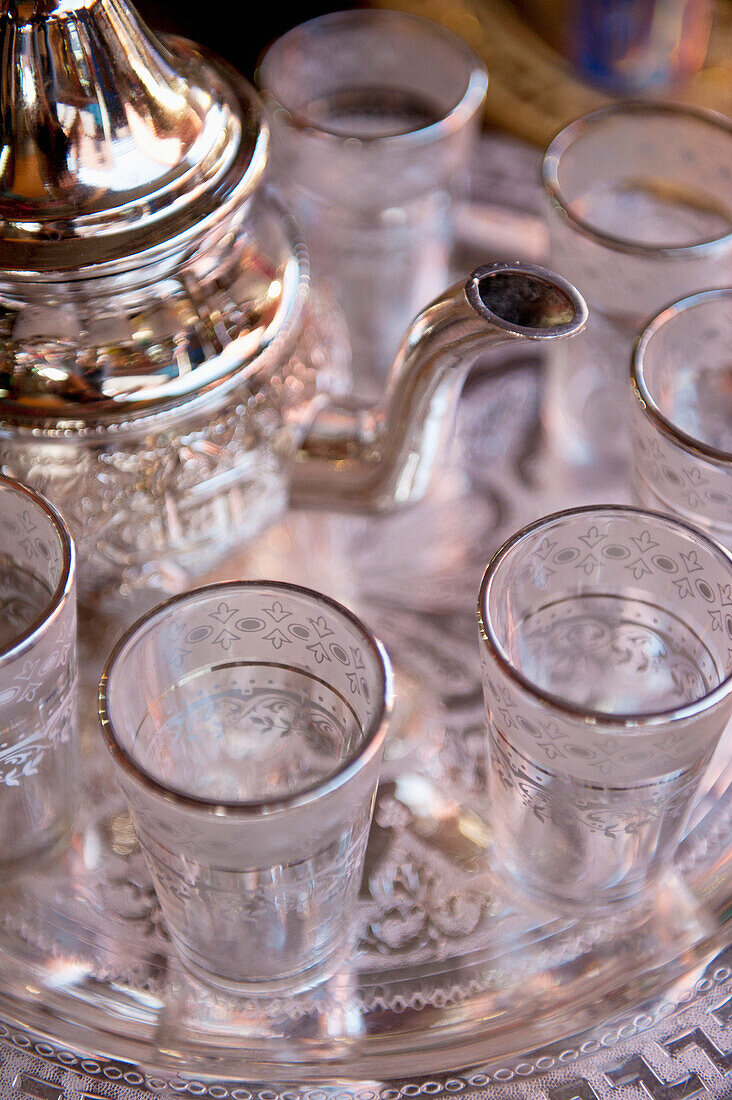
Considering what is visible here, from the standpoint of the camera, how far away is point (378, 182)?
• • •
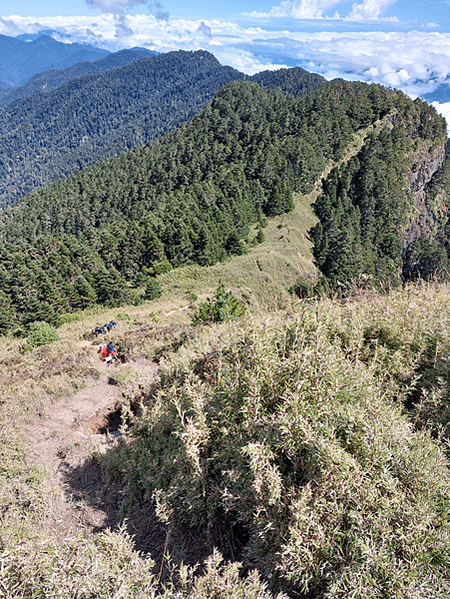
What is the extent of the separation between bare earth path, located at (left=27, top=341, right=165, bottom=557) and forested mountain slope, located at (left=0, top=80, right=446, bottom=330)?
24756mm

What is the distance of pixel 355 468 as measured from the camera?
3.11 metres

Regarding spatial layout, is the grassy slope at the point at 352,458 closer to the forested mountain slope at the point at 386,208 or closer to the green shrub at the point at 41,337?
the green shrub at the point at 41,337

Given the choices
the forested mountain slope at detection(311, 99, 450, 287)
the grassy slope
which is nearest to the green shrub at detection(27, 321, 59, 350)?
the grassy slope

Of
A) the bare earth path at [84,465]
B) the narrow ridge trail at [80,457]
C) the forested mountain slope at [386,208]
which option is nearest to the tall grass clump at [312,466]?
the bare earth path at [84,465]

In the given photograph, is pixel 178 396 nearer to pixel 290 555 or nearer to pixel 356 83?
• • •
- Set problem -
Reproduce only the part of the rows that opens with the line containing "Regarding spatial layout, is" and closes with the line containing "In the given". Change "forested mountain slope" to "wooded hillside" wherever it occurs there, and leave everything else unchanged.

- Exercise answer -
Regarding spatial layout, is the grassy slope at the point at 352,458 closer to the wooded hillside at the point at 386,208 or closer to the green shrub at the point at 41,337?
the green shrub at the point at 41,337

Given the choices
the wooded hillside at detection(311, 99, 450, 287)
the grassy slope
which is nearest to the green shrub at detection(27, 321, 59, 350)?
the grassy slope

Of
A) the bare earth path at [84,465]
B) the narrow ridge trail at [80,457]
C) the wooded hillside at [386,208]
which option is nearest to the tall grass clump at [312,466]?
the bare earth path at [84,465]

In the given photograph, is pixel 178 396 nearer to pixel 290 555 or nearer to pixel 356 83?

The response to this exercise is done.